Required task 1 -
Answer these questions from the page extract:
(a) What does it say motor cars are marketed with?
(b) According to the angel, what are the seven heads?
(c) For how long will the ten kings receive authority as kings?
* START Page extract *
So in addition to the world wars and the famines, this is another sign that we live near the end of the age. Advanced though it is in technology and scientific knowledge, Western civilisation – historically, the product of the Church’s transformation of Roman civilisation – has reduced itself to an obsession with sexual intercourse and sexual infidelity. It has erected on sexual freedom an entire counter-religion, an entire philosophy of personal identity, rights and self-fulfilment. Even motor cars are marketed with images of sexual Eden. Like Belshazzar, the woman drinks from the golden cup of a religion she has spurned, and filled it with filth that a hundred years ago she herself would have regarded as an abomination. Dressed in the finery of royalty, inwardly she is a prostitute, and – a point yet to be fulfilled – she rides on the ‘beast’. Increasing Islamisation is an indication of what is to come. Islam covers its women and disapproves of homosexuality, but is happy to fornicate with the kafir; spiritually, the prostitute is happy to fornicate with Islam. In the final days the West will be complicit in the slaughter of both Jews and Christians and will take delight in it. Their blood will be like wine.

And I marvelled greatly when I saw her. And the angel said to me, “Why did you marvel? I will tell you the mystery of the woman, and of the beast that carries her, with its seven heads and ten horns. The beast that you saw was, and is not, and is to rise out of the abyss and go to destruc- tion. And the inhabitants of the earth whose names have not been written in the book of life from the foundation of the world will marvel, seeing the beast that was and is not and will appear.
Herein the mind that has wisdom. The seven heads are seven mountains on which the woman is seated; they are also seven kings, five of whom have fallen, one is, the other has not yet come, and when he does come he must remain a little while. And the beast that was and is not, it is an eighth but belongs to the seven, and it goes to destruction. And the ten horns that you saw are ten kings who have not yet been given kingship, but they will receive authority as kings for one hour, together with the beast. These are of one mind, and they give their power and authority to the beast. They will make war on the Lamb, and the Lamb will conquer them, for he is Lord of lords and King of kings, and those with him are called and chosen and faithful.”
* END Page extract *
* START Provided records *
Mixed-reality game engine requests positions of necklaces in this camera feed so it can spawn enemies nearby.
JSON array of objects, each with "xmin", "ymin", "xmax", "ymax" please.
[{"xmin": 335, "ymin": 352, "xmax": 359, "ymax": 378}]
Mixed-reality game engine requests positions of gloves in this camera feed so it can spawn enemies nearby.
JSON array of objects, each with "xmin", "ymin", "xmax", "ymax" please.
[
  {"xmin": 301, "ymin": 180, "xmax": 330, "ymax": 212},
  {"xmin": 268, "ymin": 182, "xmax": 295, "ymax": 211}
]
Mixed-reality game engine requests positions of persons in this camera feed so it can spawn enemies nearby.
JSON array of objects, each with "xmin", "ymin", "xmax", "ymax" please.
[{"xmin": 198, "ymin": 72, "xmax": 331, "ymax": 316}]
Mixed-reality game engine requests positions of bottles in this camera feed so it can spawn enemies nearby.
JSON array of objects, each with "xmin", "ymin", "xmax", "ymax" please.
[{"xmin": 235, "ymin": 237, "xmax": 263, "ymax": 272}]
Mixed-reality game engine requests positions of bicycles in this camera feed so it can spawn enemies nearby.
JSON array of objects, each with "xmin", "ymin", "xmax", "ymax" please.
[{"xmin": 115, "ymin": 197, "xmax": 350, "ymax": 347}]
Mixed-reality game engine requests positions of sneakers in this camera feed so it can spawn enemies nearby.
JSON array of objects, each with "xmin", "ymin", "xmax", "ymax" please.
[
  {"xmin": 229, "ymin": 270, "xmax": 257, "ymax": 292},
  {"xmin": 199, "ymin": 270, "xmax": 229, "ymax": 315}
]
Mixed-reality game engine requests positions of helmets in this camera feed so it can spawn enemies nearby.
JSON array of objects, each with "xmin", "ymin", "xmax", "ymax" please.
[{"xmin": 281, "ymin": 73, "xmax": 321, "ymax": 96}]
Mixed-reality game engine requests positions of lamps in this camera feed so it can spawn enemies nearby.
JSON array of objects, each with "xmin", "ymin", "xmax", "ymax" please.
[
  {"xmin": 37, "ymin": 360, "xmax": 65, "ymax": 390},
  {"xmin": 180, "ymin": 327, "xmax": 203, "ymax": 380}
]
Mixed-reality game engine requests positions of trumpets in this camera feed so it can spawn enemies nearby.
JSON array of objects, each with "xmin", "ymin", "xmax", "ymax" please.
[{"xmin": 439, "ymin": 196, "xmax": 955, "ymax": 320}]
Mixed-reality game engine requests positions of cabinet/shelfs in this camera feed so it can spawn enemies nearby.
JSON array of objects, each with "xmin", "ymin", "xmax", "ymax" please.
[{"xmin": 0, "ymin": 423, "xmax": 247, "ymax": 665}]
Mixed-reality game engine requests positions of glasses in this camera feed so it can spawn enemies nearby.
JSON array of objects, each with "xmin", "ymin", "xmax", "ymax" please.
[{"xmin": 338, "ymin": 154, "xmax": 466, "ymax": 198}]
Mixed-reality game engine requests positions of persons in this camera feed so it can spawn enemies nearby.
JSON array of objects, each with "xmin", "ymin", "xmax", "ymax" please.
* END Provided records *
Required task 2 - Display each line of the records containing the word "spawn".

Response 1 -
(a) Images of sexual Eden.
(b) Seven mountains on which the woman is seated; they are also seven kings.
(c) For one hour, together with the beast.

Response 2 -
Mixed-reality game engine requests positions of necklaces in this camera feed so it can spawn enemies nearby.
Mixed-reality game engine requests positions of gloves in this camera feed so it can spawn enemies nearby.
Mixed-reality game engine requests positions of persons in this camera feed so it can spawn enemies nearby.
Mixed-reality game engine requests positions of bottles in this camera feed so it can spawn enemies nearby.
Mixed-reality game engine requests positions of bicycles in this camera feed so it can spawn enemies nearby.
Mixed-reality game engine requests positions of sneakers in this camera feed so it can spawn enemies nearby.
Mixed-reality game engine requests positions of helmets in this camera feed so it can spawn enemies nearby.
Mixed-reality game engine requests positions of lamps in this camera feed so it can spawn enemies nearby.
Mixed-reality game engine requests positions of trumpets in this camera feed so it can spawn enemies nearby.
Mixed-reality game engine requests positions of cabinet/shelfs in this camera feed so it can spawn enemies nearby.
Mixed-reality game engine requests positions of glasses in this camera feed so it can spawn enemies nearby.
Mixed-reality game engine requests positions of persons in this camera feed so it can spawn enemies nearby.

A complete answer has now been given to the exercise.